## Your instructions
Write out every line of the material exactly as it appears.

## Recorded data

--*--

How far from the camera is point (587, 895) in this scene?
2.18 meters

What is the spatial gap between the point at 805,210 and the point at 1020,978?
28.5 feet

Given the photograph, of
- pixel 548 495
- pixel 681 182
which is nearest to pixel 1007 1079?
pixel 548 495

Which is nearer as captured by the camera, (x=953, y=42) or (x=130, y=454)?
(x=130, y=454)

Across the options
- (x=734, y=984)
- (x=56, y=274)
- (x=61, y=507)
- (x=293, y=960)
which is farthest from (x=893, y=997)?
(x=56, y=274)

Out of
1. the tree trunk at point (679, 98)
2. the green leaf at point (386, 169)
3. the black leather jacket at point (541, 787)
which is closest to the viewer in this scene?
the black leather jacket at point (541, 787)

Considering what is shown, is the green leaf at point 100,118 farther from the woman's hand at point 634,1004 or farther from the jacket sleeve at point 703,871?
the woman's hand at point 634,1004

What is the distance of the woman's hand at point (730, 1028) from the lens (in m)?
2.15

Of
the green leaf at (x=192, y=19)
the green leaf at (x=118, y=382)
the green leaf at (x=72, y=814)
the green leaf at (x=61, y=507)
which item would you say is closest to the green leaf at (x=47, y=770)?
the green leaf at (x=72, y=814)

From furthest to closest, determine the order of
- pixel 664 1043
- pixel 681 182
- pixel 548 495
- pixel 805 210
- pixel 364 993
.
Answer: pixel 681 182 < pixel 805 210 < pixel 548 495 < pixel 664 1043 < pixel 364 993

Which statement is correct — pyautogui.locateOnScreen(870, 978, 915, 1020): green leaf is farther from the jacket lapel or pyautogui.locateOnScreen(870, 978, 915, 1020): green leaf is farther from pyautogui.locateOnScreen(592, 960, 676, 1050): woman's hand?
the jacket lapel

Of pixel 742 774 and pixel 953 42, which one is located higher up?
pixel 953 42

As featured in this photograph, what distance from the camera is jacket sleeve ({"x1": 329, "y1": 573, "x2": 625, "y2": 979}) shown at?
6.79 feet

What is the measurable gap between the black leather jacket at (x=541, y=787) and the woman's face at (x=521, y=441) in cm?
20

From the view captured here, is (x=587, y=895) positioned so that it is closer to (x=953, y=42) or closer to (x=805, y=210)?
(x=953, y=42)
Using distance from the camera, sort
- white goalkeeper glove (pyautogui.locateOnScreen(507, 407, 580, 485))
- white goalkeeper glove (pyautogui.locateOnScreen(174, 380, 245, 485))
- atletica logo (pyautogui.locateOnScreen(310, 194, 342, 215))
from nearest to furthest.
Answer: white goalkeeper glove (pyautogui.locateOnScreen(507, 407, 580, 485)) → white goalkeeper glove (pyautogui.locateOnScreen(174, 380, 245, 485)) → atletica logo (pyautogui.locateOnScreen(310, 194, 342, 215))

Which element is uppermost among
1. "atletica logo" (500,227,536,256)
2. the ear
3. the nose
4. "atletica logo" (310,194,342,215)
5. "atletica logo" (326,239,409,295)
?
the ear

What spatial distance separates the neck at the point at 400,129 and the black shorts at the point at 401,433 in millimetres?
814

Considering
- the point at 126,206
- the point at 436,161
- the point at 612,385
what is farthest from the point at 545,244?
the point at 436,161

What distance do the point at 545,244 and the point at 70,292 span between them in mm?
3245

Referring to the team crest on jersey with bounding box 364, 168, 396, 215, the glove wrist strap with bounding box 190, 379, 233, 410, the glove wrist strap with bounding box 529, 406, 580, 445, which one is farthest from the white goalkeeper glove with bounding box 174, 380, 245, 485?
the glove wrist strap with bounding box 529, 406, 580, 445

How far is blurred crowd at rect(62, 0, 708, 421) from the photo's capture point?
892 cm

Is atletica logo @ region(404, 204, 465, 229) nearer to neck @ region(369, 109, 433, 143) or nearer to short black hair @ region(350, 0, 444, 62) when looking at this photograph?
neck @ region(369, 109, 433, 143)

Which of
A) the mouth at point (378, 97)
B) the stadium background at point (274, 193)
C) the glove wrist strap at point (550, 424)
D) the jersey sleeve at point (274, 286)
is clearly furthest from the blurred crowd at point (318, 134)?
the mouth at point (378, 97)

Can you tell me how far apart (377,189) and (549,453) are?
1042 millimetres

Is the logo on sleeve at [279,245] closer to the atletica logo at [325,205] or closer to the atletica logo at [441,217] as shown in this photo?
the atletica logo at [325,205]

--*--

## Solution to this task
How far from the camera is point (587, 895) in this scene?
2.18 meters

What is the spatial gap between the point at 805,210 and the point at 1020,978?
28.5 feet

Given the photograph, of
- pixel 548 495
- pixel 681 182
which is nearest to pixel 1007 1079?
pixel 548 495

Which is nearer as captured by the camera, (x=953, y=42) or (x=130, y=454)?
(x=130, y=454)

Across the options
- (x=734, y=984)
- (x=56, y=274)
- (x=61, y=507)
- (x=293, y=960)
which is farthest from (x=893, y=997)?
(x=56, y=274)

Out of
1. the tree trunk at point (679, 98)
2. the green leaf at point (386, 169)
3. the black leather jacket at point (541, 787)
which is closest to the viewer in this scene?
the black leather jacket at point (541, 787)

Considering what is shown, is the green leaf at point 100,118 farther from the woman's hand at point 634,1004 or farther from the jacket sleeve at point 703,871?
the woman's hand at point 634,1004

What is the distance of the woman's hand at point (730, 1028) from the lens (in m)?
2.15

Of
the green leaf at (x=192, y=19)
the green leaf at (x=118, y=382)
the green leaf at (x=72, y=814)
the green leaf at (x=61, y=507)
which item would you say is closest to the green leaf at (x=47, y=770)?
the green leaf at (x=72, y=814)

From furthest to closest, determine the order of
- pixel 664 1043
- pixel 681 182
- pixel 548 495
- pixel 805 210
- pixel 364 993
.
Answer: pixel 681 182 < pixel 805 210 < pixel 548 495 < pixel 664 1043 < pixel 364 993

Which statement is correct — pyautogui.locateOnScreen(870, 978, 915, 1020): green leaf is farther from the jacket lapel or pyautogui.locateOnScreen(870, 978, 915, 1020): green leaf is farther from pyautogui.locateOnScreen(592, 960, 676, 1050): woman's hand?
the jacket lapel

Of pixel 742 774 and pixel 953 42, which one is located higher up?
pixel 953 42

As featured in this photograph, what distance from the camera is jacket sleeve ({"x1": 329, "y1": 573, "x2": 625, "y2": 979}) shown at?
6.79 feet

What is the measurable gap between the black leather jacket at (x=541, y=787) and the woman's face at (x=521, y=441) in cm?
20

From the view captured here, is (x=587, y=895) positioned so that it is closer to (x=953, y=42) or closer to (x=805, y=210)?
(x=953, y=42)
Using distance from the camera, sort
- white goalkeeper glove (pyautogui.locateOnScreen(507, 407, 580, 485))
- white goalkeeper glove (pyautogui.locateOnScreen(174, 380, 245, 485))
- atletica logo (pyautogui.locateOnScreen(310, 194, 342, 215))
from nearest to furthest.
Answer: white goalkeeper glove (pyautogui.locateOnScreen(507, 407, 580, 485)) → white goalkeeper glove (pyautogui.locateOnScreen(174, 380, 245, 485)) → atletica logo (pyautogui.locateOnScreen(310, 194, 342, 215))

Which element is uppermost among
1. "atletica logo" (500,227,536,256)
2. the ear
3. the nose
4. "atletica logo" (310,194,342,215)
5. "atletica logo" (326,239,409,295)
?
the ear

What spatial distance separates the neck at the point at 400,129 and the black shorts at the point at 401,433 in millimetres?
814

Considering
- the point at 126,206
- the point at 436,161
- the point at 612,385
what is farthest from the point at 545,244?
the point at 436,161

What distance do the point at 545,244 and the point at 70,292 span between them in mm?
3245

Referring to the team crest on jersey with bounding box 364, 168, 396, 215, the glove wrist strap with bounding box 190, 379, 233, 410, the glove wrist strap with bounding box 529, 406, 580, 445, which one is farthest from the white goalkeeper glove with bounding box 174, 380, 245, 485?
the glove wrist strap with bounding box 529, 406, 580, 445

How far is blurred crowd at rect(62, 0, 708, 421) from the photo's capture point?
892 cm

Is atletica logo @ region(404, 204, 465, 229) nearer to neck @ region(369, 109, 433, 143) or nearer to short black hair @ region(350, 0, 444, 62) when looking at this photograph?
neck @ region(369, 109, 433, 143)

Which of
A) the mouth at point (378, 97)
B) the stadium background at point (274, 193)
C) the glove wrist strap at point (550, 424)
D) the jersey sleeve at point (274, 286)
is clearly furthest from the blurred crowd at point (318, 134)?
the mouth at point (378, 97)

Can you tell me how far apart (377,189) and (549,453) are?
1042 millimetres

Is the logo on sleeve at [279,245] closer to the atletica logo at [325,205] or closer to the atletica logo at [441,217] as shown in this photo?
the atletica logo at [325,205]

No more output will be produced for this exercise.